Considering the biological toxicity of copper and the superior biocompatibility of iron catalyst,¹⁹ we employed the iron-catalyzed AGET ATRP for the surface modification of MWCNTs, which provided a viable method for the synthesis of biomedical materials.

2. Experimental section

2.1. Materials

Poly(ethylene glycol) methyl ether methacrylate (PEGMA, 99%) was purchased from Aldrich-Sigma and passed through a neutral alumina column before use. Styrene (St, chemically pure) and methyl methacrylate (MMA, chemically pure) were purchased from Shanghai Chemical Reagents and washed with 5% NaOH three times, washed with deionized water until neutral, dried with anhydrous MgSO₄, purified by vacuum distillation and stored in a freezer before use. Trichloromethane (CHCl₃, analytical reagent) and trimethylamine (TEA, analytical reagent) were purchased from Shanghai Chemical Reagents and dried with molecular sieve (4 Å), purified by distillation before use. N,N-Dimethylformamide (DMF, analytical reagent), thionyl chloride (SOCl₂, analytical reagent), ethylene glycol (99%), 4-dimethylaminopyridine (DMAP, analytical reagent), hexahydrate high ferric chloride (FeCl₃·6H₂O, 99%), ascorbic acid (AsAc, 99%) and nitric acid (HNO₃, 60%) were purchased from Shanghai Chemical Reagents and used as received. Tetrahydrofuran (THF, analytical reagent), methanol were purchased from Yangyuan Chemical Factory, tris-(3,6-dioxoheptyl) amine (TDA-1, 97%) was purchased from Linhai Xinhua Chemical Factory, and multi-walled carbon nanotubes (MWCNTs) was purchased from Shenzhen Nano Harbor Co. Ltd and used as received. All other chemicals were obtained from Shanghai Chemical Reagents Co. Ltd and used as received unless mentioned.

2.2. Acidification of MWCNTs

5.0 g MWCNTs and 100 mL HNO₃ (60%) were added in a 250 mL single-necked flask and it was placed in an ultrasonic bath for 30 min. Then, the reaction flask was transferred into an oil bath and heated to reflux (120 °C) with vigorous stirring. After keeping the reflux for 72 h, the mixture was cooled to room temperature and diluted with 200 mL deionized water. Then the diluted solution was filtered with a Buchner funnel and the filtrate was repeatedly washed with deionized water until the pH of the filtrate nearly neutral. 4.1 g MWCNTs-COOH was obtained after drying in a vacuum oven.

2.3. Synthesis of MWCNTs-OH

Added 100 mL SOCl₂ into a 250 mL single-necked flask with 2.0 g MWCNTs-COOH as well as a magnetic stir bar and put it into an ultrasonic bath for 30 min. Then, the reaction flask was transferred into an oil bath under 65 °C and kept stirring for 48 h. The solid product was filtered and washed with dry THF. After that, the washed solid product was dried under vacuum at room temperature and 1.92 g MWCNTs-COCl was obtained.

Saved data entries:
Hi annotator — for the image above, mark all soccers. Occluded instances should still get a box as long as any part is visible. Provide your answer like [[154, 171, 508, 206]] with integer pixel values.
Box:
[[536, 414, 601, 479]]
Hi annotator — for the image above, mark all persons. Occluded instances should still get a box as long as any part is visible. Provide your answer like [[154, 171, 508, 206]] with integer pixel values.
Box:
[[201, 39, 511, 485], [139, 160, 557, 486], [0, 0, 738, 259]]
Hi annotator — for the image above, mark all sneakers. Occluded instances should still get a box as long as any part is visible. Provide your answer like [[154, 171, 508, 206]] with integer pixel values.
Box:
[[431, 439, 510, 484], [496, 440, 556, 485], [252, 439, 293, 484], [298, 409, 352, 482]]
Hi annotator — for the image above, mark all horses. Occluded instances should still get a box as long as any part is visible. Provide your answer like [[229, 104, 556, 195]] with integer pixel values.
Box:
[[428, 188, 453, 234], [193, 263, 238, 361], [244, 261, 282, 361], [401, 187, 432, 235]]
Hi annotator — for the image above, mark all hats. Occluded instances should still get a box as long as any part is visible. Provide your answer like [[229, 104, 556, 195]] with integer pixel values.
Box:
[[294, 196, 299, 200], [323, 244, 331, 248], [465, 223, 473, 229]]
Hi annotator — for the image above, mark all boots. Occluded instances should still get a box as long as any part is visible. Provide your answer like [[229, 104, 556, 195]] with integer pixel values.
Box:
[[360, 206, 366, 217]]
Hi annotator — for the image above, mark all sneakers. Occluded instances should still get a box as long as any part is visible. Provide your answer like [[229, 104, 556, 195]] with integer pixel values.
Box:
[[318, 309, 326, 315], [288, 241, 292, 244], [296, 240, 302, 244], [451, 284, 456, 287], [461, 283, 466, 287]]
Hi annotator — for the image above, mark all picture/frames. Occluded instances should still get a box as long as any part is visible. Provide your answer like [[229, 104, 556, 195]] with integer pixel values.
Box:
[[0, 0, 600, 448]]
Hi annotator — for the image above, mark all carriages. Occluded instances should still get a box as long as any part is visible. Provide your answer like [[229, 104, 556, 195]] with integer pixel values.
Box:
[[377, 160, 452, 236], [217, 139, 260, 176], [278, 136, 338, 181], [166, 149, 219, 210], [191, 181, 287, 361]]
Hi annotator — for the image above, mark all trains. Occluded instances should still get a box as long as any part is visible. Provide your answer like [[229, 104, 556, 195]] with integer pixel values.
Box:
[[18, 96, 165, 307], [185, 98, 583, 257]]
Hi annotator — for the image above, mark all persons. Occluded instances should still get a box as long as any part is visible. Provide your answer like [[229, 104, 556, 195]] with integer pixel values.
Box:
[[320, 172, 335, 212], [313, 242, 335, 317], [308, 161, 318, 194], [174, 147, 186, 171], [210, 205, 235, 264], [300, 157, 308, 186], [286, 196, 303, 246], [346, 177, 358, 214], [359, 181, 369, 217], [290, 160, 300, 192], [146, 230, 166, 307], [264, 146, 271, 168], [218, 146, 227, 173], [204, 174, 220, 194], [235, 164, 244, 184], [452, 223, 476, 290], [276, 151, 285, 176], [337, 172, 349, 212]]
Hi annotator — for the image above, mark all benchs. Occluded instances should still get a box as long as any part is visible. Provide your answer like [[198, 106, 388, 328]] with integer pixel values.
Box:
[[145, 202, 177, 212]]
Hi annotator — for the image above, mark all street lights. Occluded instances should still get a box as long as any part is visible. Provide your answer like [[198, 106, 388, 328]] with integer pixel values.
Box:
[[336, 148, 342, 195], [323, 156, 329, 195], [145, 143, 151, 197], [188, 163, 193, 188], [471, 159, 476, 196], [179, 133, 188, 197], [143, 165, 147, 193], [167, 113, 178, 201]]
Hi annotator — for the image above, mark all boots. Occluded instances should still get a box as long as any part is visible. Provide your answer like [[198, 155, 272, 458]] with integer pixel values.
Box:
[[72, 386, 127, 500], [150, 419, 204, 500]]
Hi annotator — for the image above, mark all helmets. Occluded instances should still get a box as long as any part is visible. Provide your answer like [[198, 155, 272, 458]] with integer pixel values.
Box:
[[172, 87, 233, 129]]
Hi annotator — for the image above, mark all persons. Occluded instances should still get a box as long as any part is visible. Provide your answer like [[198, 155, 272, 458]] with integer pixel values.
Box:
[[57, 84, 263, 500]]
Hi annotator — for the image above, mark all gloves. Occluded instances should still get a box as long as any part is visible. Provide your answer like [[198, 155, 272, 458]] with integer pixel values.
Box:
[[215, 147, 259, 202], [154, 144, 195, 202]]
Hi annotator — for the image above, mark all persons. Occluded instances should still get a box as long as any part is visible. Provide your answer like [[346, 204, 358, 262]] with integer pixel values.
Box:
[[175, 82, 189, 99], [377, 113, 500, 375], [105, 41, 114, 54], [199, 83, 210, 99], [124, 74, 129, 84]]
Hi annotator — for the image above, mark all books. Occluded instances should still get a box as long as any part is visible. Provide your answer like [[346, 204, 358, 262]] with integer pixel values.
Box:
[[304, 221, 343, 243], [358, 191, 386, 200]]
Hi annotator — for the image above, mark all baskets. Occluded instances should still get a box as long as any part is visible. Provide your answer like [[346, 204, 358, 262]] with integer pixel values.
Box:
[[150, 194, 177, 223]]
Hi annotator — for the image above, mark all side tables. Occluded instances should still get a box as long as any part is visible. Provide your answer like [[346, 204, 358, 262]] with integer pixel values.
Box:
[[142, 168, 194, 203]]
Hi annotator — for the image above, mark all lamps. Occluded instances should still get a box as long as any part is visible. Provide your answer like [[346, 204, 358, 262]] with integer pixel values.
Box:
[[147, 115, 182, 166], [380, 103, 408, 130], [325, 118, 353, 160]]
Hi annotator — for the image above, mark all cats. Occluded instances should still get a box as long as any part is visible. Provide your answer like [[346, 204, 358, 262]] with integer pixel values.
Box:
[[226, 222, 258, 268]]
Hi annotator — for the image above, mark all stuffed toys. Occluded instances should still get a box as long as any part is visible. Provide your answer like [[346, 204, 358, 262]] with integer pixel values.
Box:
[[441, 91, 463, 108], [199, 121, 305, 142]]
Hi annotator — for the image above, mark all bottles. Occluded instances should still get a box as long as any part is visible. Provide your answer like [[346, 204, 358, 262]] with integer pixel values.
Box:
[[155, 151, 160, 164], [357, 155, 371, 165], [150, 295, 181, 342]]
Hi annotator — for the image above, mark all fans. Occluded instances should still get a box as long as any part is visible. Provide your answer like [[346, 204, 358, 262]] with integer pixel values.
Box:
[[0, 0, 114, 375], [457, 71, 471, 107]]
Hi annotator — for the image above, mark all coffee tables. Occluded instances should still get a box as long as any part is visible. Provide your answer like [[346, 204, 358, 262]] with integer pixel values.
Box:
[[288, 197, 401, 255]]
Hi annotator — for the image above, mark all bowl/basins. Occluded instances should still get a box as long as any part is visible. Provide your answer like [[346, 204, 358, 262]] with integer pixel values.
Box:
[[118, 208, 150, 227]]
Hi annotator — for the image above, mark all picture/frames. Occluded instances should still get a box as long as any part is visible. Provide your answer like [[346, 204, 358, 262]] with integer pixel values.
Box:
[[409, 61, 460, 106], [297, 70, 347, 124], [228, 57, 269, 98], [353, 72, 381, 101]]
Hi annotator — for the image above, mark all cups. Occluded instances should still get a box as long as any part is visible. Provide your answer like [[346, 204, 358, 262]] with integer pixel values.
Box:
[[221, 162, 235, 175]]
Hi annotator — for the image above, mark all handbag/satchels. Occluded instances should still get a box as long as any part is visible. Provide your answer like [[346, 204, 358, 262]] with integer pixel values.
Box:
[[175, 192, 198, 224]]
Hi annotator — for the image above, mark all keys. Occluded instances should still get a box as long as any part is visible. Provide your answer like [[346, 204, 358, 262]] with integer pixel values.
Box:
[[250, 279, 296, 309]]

**Requirement**
From the experimental procedure text, return verbatim the stretch from "2.2. Acidification of" through "a vacuum oven.".

**Answer section**
2.2. Acidification of MWCNTs

5.0 g MWCNTs and 100 mL HNO₃ (60%) were added in a 250 mL single-necked flask and it was placed in an ultrasonic bath for 30 min. Then, the reaction flask was transferred into an oil bath and heated to reflux (120 °C) with vigorous stirring. After keeping the reflux for 72 h, the mixture was cooled to room temperature and diluted with 200 mL deionized water. Then the diluted solution was filtered with a Buchner funnel and the filtrate was repeatedly washed with deionized water until the pH of the filtrate nearly neutral. 4.1 g MWCNTs-COOH was obtained after drying in a vacuum oven.